お腹側をカーブさせているためか、マイクロスプーンのように強めのローリングアクションで泳ぎます。
浮力も高いため、ロールして止めるとプカッと浮くというメリハリのある動きをします。
ただし、早巻きではバランスを崩して水面から飛び出てしまうので、デッドスローからスロー限定です。
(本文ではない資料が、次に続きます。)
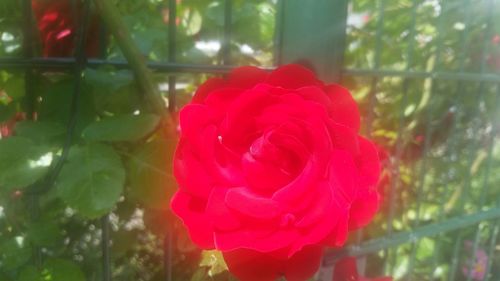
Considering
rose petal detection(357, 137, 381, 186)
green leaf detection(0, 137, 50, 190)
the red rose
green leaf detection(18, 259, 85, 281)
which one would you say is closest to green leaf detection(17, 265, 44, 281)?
green leaf detection(18, 259, 85, 281)

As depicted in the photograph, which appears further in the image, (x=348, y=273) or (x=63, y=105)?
(x=348, y=273)

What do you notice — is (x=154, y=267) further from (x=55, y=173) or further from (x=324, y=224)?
(x=324, y=224)

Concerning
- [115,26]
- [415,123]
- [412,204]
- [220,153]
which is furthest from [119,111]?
[412,204]

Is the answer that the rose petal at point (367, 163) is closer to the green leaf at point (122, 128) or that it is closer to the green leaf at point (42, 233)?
the green leaf at point (122, 128)

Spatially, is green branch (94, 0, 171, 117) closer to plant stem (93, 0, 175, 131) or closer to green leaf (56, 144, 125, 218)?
plant stem (93, 0, 175, 131)

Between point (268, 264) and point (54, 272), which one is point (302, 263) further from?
point (54, 272)

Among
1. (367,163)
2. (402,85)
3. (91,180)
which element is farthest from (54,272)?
(402,85)
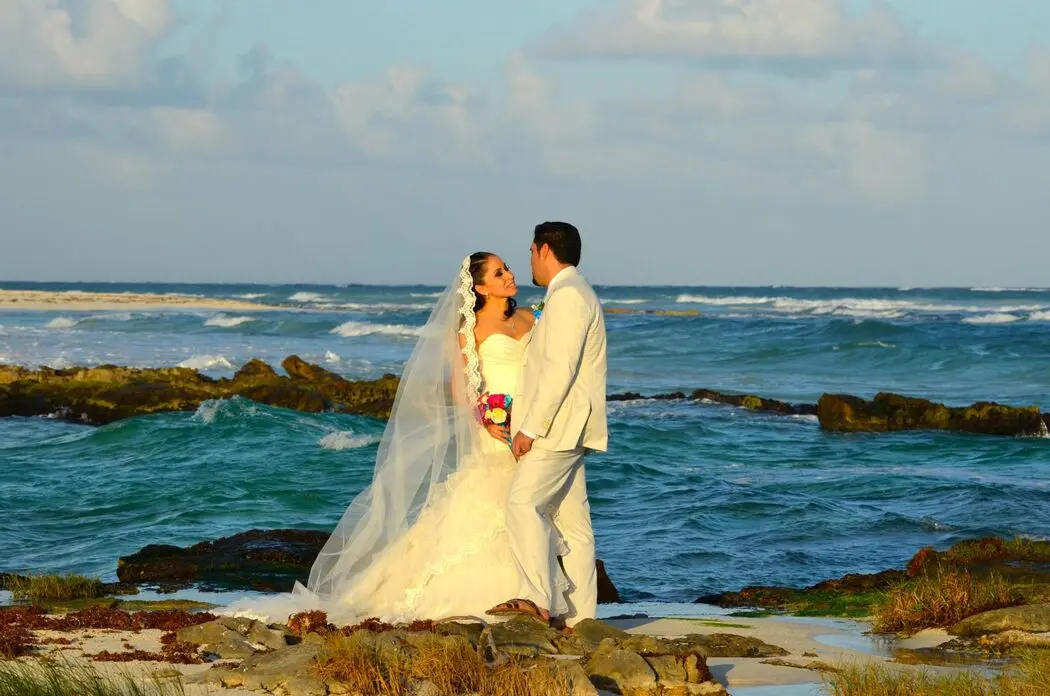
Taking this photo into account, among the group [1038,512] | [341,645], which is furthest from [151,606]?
[1038,512]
テトラポッドが並ぶエリアでは、5センチほどの小さなハゼがスレがかりしてきました。
シングルフックにかかってくるほどなので、結構な数がひしめきあっていそうです。
荒川

これから夏に向けて大きく育ち、ハゼ釣りで楽しませてくれるのでしょう。
そういえば、去年はハゼのクランキングが流行っていましたね。
Cowryで挑戦してみようと思います。

それにしても、濁りがきつくてだんだんとやる気も失せてきました。

さらに、このエリアで粘土ミノーをダメ押しの根がかりロスト・・・。
さすがに心が折れて納竿といたしました。

一度も魚をかけることなくロストしてしまったルアーたちは本当に無念。
フィールドに合わないルアーを無理に使ってはいけませんね。
フローティングバージョンを早く作らなくちゃ。

粘土ミノー浴槽スイムテスト―フローティングのつもりがサスペンドに・・・

先日作った粘土ミノーを、とりあえず浴槽でスイムテストしてみました。

フローティングのつもりで作ったのですが、アルミ貼りやコーティングで比重が増し、サスペンドになってしまいました・・・。
太軸フックを使っているので、細軸にすればかろうじてフローティングになりそうです。
粘土ミノーの浮き姿勢

黒い粘土で作ったものは比重が違ったようで、アルミもシールも貼っていないにも関わらず、完全なシンキングになってしまいました。

動きは、ただ巻きで弱めのローリング。
ボディのお腹側を厚めに作ってあるので、これは思った通りです。
トゥイッチすると大きく平打ちし、ローリングしながらその場に留まるという面白いアクションを見せます。

これはこれでいいのですが、キビキビアクションのフローティングミノーが欲しいので、ウエイト調整が必要ですね。

最初から思い通りにいかないのがルアーメイキング。
少しずつ、少しずつ、調整し、理想のルアーを作り上げましょう。